Material provided below:
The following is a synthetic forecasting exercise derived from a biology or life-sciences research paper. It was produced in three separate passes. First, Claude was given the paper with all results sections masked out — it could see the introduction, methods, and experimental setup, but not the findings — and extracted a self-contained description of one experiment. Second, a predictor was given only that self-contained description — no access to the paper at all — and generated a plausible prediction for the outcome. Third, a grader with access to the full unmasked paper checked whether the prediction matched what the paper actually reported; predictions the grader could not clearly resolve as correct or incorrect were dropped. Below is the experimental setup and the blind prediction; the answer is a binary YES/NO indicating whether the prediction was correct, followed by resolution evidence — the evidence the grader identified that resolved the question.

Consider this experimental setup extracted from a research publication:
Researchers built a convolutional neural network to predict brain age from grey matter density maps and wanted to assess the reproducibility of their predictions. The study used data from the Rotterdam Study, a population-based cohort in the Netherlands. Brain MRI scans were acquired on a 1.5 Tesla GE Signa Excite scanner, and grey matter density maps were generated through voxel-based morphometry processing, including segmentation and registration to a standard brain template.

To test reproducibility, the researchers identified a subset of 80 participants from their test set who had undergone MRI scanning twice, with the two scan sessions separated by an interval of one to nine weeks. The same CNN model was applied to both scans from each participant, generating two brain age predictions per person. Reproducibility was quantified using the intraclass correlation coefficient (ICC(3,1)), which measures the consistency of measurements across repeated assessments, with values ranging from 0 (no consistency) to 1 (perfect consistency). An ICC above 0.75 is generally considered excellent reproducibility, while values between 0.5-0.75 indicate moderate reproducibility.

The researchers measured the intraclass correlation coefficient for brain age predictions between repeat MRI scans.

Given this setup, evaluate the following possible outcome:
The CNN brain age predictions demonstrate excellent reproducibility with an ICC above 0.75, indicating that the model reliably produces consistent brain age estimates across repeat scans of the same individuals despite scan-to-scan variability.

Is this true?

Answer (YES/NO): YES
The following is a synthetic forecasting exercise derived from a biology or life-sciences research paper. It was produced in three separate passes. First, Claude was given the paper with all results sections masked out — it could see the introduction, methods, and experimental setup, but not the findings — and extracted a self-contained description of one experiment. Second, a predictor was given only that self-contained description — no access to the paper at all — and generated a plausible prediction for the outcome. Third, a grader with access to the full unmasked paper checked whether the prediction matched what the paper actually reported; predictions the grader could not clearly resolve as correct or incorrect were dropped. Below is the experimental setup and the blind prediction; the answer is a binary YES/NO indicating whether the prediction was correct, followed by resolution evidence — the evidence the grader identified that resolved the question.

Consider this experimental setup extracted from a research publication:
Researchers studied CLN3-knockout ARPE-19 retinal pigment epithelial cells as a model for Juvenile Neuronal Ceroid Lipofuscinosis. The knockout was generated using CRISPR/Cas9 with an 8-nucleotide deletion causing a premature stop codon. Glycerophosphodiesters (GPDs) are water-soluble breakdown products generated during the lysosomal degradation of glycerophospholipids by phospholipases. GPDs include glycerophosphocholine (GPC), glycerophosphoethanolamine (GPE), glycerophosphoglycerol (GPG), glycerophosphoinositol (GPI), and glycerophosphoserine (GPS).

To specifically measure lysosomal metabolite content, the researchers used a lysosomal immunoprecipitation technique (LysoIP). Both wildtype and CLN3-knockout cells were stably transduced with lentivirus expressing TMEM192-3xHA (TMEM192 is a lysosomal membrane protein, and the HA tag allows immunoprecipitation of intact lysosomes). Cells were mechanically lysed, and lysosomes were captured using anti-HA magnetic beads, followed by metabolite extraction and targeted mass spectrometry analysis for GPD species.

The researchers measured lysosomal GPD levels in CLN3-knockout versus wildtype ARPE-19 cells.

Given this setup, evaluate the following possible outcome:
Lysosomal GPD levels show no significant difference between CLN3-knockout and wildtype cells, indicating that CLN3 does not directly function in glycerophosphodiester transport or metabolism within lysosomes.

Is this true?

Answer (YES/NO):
End of Material provided.
Exercise >>
Go through the entries and report every line with the string "measured".

Output for this exercise >>
The researchers measured the intraclass correlation coefficient for brain age predictions between repeat MRI scans.
The researchers measured lysosomal GPD levels in CLN3-knockout versus wildtype ARPE-19 cells.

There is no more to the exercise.